Exchange Data International (EDI) has launched a complete replacement service for NYSE Corporate Actions at less than 50% of the redistribution costs charged by NYSE.

“Clients finally have a truly complete and competitive alternative for corporate action data,” said Jonathan Bloch, founder and CEO of EDI, the challenger supplier of global security corporate actions and reference data. “We cover all corporate actions worldwide and that means we do a lot of translation, 36 languages a day. Our goal is to cover single equity worldwide.”

EDI takes the data wherever it can be found — from exchanges, regulators, issuers’ web sites, press release or news services, he said.

Exchanges make significant income from selling data, especially market data. NYSE reported data income of $348 million in 2012, the last year before ICE bought it and aggregated all its data sales. Corporate action data is a much smaller income source but still has the potential to annoy users.

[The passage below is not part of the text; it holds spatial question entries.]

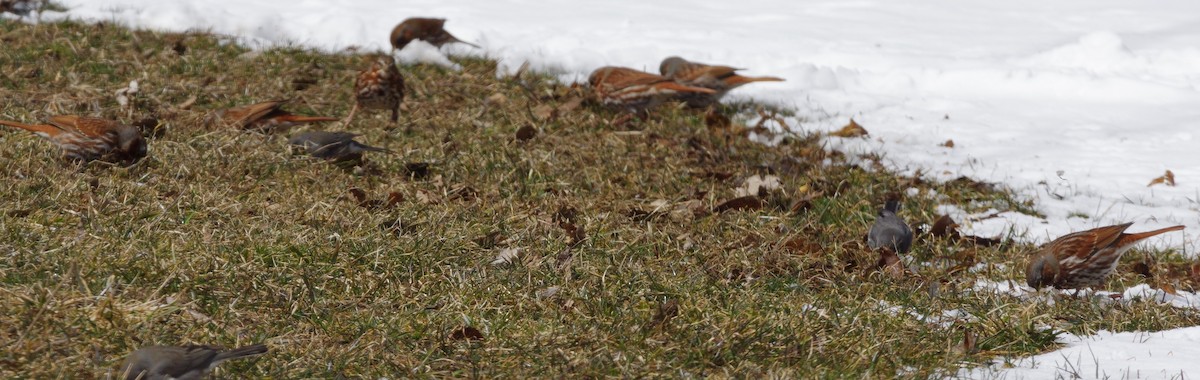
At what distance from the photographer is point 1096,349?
3.94 meters

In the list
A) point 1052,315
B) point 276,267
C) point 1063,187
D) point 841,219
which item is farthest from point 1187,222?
point 276,267

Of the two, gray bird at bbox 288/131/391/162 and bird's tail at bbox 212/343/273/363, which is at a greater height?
bird's tail at bbox 212/343/273/363

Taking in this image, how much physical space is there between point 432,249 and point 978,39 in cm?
803

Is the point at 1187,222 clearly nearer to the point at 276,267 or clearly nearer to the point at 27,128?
the point at 276,267

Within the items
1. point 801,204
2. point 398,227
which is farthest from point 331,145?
point 801,204

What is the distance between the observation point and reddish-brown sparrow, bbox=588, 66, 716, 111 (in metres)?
7.90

“The provision of reference data has been viewed by many clients as a license for exchanges and legacy providers to print money,” said Bloch. “Many exchanges have been charging top-dollar for data for years, but the recent changes to reporting rules and new redistribution fees announced in June this year have taken many data redistributors to breaking point.”

Some exchanges want to take a cut from every single user, he added.

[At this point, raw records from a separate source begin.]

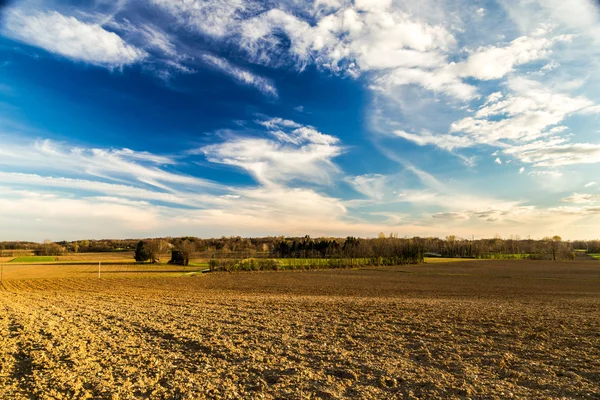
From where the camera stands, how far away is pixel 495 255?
129500mm

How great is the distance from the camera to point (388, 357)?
10.8 m

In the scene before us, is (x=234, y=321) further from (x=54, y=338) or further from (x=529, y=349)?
(x=529, y=349)

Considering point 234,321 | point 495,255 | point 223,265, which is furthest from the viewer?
point 495,255

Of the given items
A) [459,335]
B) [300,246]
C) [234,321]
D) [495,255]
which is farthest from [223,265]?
[495,255]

“Beyond its extremely high fees, NYSE imposed a requirement on its redistributors to provide names of downstream consumers of its data in order to charge an additional levy, should they redistribute the data, making the data more costly. We don’t,” Bloch said.

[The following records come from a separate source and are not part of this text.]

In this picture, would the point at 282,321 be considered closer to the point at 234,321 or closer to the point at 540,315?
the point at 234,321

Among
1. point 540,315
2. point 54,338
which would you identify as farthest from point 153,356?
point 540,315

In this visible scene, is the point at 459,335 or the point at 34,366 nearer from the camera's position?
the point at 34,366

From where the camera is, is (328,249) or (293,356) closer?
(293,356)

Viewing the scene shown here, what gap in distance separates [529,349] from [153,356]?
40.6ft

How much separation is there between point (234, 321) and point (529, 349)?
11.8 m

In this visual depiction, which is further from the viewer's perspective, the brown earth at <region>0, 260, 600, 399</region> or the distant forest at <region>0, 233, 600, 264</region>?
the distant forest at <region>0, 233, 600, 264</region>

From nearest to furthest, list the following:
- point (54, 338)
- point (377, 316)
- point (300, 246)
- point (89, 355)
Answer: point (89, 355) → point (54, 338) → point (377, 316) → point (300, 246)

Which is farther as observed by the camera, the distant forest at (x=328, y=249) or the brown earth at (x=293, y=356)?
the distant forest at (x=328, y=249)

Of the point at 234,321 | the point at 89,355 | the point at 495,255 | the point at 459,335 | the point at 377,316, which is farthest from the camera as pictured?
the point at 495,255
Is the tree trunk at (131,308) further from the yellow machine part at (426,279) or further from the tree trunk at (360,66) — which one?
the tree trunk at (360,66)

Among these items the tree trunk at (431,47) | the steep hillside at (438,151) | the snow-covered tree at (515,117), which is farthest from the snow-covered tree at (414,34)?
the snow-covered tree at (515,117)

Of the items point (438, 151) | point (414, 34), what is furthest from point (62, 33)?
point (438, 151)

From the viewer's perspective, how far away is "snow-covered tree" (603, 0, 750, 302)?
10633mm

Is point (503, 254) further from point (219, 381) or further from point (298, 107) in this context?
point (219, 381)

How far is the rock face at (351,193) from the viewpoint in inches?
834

“Seventy-five percent of our market is redistributors in some form such as solution providers or software integrators.” If they have to pay another fee to the exchange on top of what they pay for the data it can make it uneconomic for them.

“It’s about time the corporate actions sector had a competitive environment: we now provide redistribution users with the same quality data sets, for half the cost, without any onerous redistribution rules,” Bloch added. “As we see it, the corporate actions sector has long needed more competition amongst providers, and our aim is to radically change the status quo, by providing a real alternative and improving the cost-benefit for clients.”

Established in 1994, EDI is a data vendor, not an exchange that morphed into a data business. Covering the major markets with an emphasis on emerging and frontier markets – including Africa, Asia, the Far East, Latin America and the Middle East – EDI’s 400 staff research, use smart systems and machine-learning to quality-check and distribute corporate actions and reference date globally. “We’re able to source, check and supply data sets without the massive overheads or burden of legacy technology, passing on the efficiency and cost savings to users,” said Bloch.